It is all very well to be able to write books, but can you wiggle your ears?
Show me a writer that doesn’t want to be read, and I’ll show you a liar.
Writing is hard work. It’s nearly midnight, I’ve done a full days work, come home, spent time with my wife, and now I’m blogging to warm up my brain (I don’t want to pull a brain muscle after all) before I begin the slow slog of writing and editing until about 4am, at which point I’ll crawl away from my computer as a husk of a man. Then I’ll sleep for six hours, and then I’ll begin the process again.
So why would anyone put themselves through all of that to write whatever-the-damn-thing-is unless they thought someone was going to read it at the end?
Personally, I’d love to see someone reading my work on the tube (although ironically I’d also love to be driving around in an Aston Martin once I’m published so, you know, I guess you have to choose your fantasies). I’d love squillions of people to know my characters. I’d love the adoration and the adulation. Who wouldn’t?
I know people who’ve wanted to write a whole novel just in the hope that one particular person would pick it up and read it. And react to it. And understand it. Understand them. And that’s fine too. That to me makes perfect sense. That’s a good use of time. But to write something for nobody to read? That’s borderline insane, in my book.

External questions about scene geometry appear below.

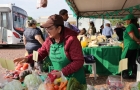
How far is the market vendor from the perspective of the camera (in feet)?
5.63

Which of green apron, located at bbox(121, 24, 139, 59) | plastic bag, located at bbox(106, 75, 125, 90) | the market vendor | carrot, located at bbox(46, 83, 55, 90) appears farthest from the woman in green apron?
carrot, located at bbox(46, 83, 55, 90)

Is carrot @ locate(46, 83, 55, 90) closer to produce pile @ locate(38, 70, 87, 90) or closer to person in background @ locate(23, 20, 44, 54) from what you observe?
produce pile @ locate(38, 70, 87, 90)

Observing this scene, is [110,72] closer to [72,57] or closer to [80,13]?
[72,57]

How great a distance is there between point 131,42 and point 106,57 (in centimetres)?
91

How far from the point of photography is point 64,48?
5.86 feet

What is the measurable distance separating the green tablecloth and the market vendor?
3337 mm

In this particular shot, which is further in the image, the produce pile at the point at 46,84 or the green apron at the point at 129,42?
the green apron at the point at 129,42

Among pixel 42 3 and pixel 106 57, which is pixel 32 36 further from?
pixel 106 57

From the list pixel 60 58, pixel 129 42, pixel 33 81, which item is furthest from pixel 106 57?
pixel 33 81

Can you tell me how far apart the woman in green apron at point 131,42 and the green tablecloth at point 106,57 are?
38cm

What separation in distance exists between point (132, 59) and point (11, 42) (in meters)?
8.65

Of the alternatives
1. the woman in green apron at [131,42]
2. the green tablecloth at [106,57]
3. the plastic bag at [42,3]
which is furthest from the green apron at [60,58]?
the green tablecloth at [106,57]

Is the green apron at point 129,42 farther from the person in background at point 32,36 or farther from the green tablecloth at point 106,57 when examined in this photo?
the person in background at point 32,36

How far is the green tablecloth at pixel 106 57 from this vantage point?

To mangle the old phrase about trees falling in forests, does an unread story even exist, really?
And to those people who ‘wrote for themselves’ I say: no you didn’t. Or if you did, it was a really dumb idea. The art and beauty and tragedy of writing comes from the gargantuan struggle of trying to wrestle a perfect thought out of your brain and onto the page. The truth is that a story is always going to be infinitely better inside the writer’s brain, but unfortunately nobody else can see it. Nobody’s life will be touched, influenced or improved unless the writer sacrifices hours and days and weeks and months trying to recreate that perfect idea into a set of jumbled words and phrases. If you really didn’t want anyone else to read it, then you were an idiot (or a masochist) to wrestle it out of your head.
I tell you all of this, because I’ve had remarkable, beautiful, kind, generous feedback over the last few days. The kind my fragile ego lives for. Writers’ Cocaine. People have been reading the madness that I poured onto the page and encouraging me. Helping, and influencing and coaching and cheering me on. And that’s the cocaine. That’s the wonderful elixer that writers crave.
My friend Clare Banks finished reading a second Lockhart story. That in itself is great encouragement. Then she wrote to me:
Just finished Fearless and it’s bloody fantastic. I absolutely love Charlie Lockhart. What a guy. Even when I guessed how he was going to [SPOILER REMOVED], I was getting so excited to see how Tyler would react. It really put elements of Lockhart’s character in Helter Skelter into perspective for me. You are a brilliant writer. Thank you for letting me read your work.
Who wouldn’t crave feedback like that? Thank you Clare, that’s the nicest thing anyone’s said about me ever. Fact.
Meanwhile, another friend, Allegra, spent three hours at her kitchen table with me this week, living and breathing and challenging every word in my third story. What a great editor she’ll make. It’s a wonderful thing when people step into the world you created while writing.
And finally Camilla – my brilliant agent – took me for coffee and chewed through some pin point insightful notes about the structure of the story. Again, incredible. And exciting. And magical.
Anne Enwright said, ‘Only bad writers think that their work is really good.’
That’s as maybe, but that doesn’t mean that you’re not allowed to at least give your work a chance. It’s okay to tell people you like it. Be bold. Get it out for the lads. Flaunt it. Champion it and love it and don’t think that somehow by letting it into the daylight it’ll crumble to dust (even if it’s a vampire MS).
And so to bed, perchance to dream. But not before a strong coffee and a couple of thousand words. Good night, sweet internet.